Field and facet configuration impacts index size and payload size, which has an impact on indexing time and engine performance. The following guidelines are standard best practices, your configurations may vary depending on your data, business requirements and use cases.

Data Configuration: Fields

The following screenshot depicts the configuration settings within the field section that this document will cover. Below are some of the key field settings that impact index and payload size.


Field Type

There are four different configuration options for field type. This field configuration depends on the type of data that is included in the field.


Field Values are NOT stemmed

This field configuration should be used in the following instances:

  • Fields that are used as Facets

  • Fields that are used for Sorting

  • Fields that need to be searched as is (i.e. on the full field)

    • Brand (i.e . “Under Armour” should match the full term.
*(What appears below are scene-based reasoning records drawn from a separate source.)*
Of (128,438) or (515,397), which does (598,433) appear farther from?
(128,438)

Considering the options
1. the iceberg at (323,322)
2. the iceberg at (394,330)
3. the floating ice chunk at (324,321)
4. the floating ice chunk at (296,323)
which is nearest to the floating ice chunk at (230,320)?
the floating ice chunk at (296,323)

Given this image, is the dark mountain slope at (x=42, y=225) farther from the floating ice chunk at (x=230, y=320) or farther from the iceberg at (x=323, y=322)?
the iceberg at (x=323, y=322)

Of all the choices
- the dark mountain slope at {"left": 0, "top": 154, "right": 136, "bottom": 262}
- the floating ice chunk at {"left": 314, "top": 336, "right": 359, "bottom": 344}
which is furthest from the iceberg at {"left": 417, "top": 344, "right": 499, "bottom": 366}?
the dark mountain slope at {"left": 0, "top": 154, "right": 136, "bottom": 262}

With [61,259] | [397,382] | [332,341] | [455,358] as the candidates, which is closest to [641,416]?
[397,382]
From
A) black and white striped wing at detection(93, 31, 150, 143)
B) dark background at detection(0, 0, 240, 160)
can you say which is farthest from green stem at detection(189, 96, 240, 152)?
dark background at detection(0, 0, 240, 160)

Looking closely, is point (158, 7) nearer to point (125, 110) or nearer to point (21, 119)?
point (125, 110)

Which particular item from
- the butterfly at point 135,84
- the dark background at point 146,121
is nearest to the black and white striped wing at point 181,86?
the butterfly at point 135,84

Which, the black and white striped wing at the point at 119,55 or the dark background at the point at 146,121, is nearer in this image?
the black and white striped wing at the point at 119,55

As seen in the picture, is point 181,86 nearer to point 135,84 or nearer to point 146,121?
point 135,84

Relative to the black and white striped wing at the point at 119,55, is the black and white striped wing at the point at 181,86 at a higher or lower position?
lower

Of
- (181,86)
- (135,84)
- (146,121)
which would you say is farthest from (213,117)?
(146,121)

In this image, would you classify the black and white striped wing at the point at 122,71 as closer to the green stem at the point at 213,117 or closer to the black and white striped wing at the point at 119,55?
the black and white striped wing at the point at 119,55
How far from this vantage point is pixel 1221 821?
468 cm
Searching “under” should not return a match on “Under Armour”)

    • Size fields

    • Numeric Values


Field values are ONLY stemmed (search only)
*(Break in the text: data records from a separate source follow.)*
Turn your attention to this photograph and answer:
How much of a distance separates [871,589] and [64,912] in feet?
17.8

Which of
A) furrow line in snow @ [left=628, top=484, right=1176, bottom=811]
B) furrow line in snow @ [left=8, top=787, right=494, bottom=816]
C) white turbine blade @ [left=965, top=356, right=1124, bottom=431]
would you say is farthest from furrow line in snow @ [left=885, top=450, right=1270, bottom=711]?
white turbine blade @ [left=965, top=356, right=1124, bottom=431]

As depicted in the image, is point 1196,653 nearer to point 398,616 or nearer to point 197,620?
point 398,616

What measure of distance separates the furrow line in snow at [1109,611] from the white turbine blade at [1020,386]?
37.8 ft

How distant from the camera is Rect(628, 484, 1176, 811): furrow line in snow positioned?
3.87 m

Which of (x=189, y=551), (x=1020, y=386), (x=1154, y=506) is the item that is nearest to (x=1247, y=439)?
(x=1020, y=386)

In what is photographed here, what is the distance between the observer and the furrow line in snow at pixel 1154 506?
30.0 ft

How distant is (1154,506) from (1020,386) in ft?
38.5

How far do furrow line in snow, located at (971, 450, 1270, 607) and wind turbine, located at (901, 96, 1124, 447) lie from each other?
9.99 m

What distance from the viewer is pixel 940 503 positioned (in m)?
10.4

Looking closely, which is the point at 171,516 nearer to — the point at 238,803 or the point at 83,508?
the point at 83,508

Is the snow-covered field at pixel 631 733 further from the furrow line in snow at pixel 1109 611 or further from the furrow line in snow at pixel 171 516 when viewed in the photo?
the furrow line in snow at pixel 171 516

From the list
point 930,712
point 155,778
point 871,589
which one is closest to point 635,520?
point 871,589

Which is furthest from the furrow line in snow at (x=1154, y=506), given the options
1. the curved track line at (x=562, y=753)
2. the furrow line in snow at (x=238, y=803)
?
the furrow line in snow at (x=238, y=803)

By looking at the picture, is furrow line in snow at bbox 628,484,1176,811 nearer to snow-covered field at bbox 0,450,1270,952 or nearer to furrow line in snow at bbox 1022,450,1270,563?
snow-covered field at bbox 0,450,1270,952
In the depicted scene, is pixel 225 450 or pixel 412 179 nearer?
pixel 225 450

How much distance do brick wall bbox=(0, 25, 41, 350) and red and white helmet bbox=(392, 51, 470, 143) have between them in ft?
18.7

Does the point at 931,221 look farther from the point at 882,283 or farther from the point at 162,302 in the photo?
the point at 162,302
This field configuration should be used in the following instances:

  • Searching words within a field (i.e. searching “Under Armour” would find a match for “Under Armour”, but searching “under” would also find a match on “Under Armour”)

  • Fields are NOT used for Sorting or Facets

  • Fields this setting is typically used on include:

    • Short Description

    • Content


Field Values indexed “as is” AND are stemmed

This setting is a combination of the two settings above and this field configuration should be used in the following instances:

  • If the field will be used for Sorting or Facets AND for searching

  • This setting will store multiple versions of the field.

  • NOTE: while this option covers all scenarios, please use this setting judiciously as it will increase the index size to account for both ‘as is’ and stemmed values.


Stored only, not used for search or facets

This field configuration should be used in the following instances:

  • This option should be used for fields that are not searchable or used as facets, but the field should be included in the response to render the layout

  • This setting is typically for fields such as:

    • Images Fields

    • URL Fields


Prefixed/Wildcard Fields

This field configuration should be used in the following instances:

  • Should only be set if prefix or wildcard querying is needed on front end or backend.

  • Please use this setting judiciously as it will increase the index size to account for all of the combinations being indexed.

  • Should not be used on long fields

  • This field setting will bloat the index if used incorrectly and negatively impact relevancy.

  • Typically this setting is not enabled on many fields, if at all.

  • Remember: Stemming handles searching words within a phrase, as well as variations of the word. 

  • Wildcard will handle partial searches within a single value. The most common use for this setting is with fields such as:

    • SKU

    • UPC


Include in Results

  • Lucene stores both tokenized and pure text versions of the field.  Turning this off stops storing the text version of the field, which in turn reduces the Index Size

  • This setting should only be enabled on fields that need the output for the field to render the item.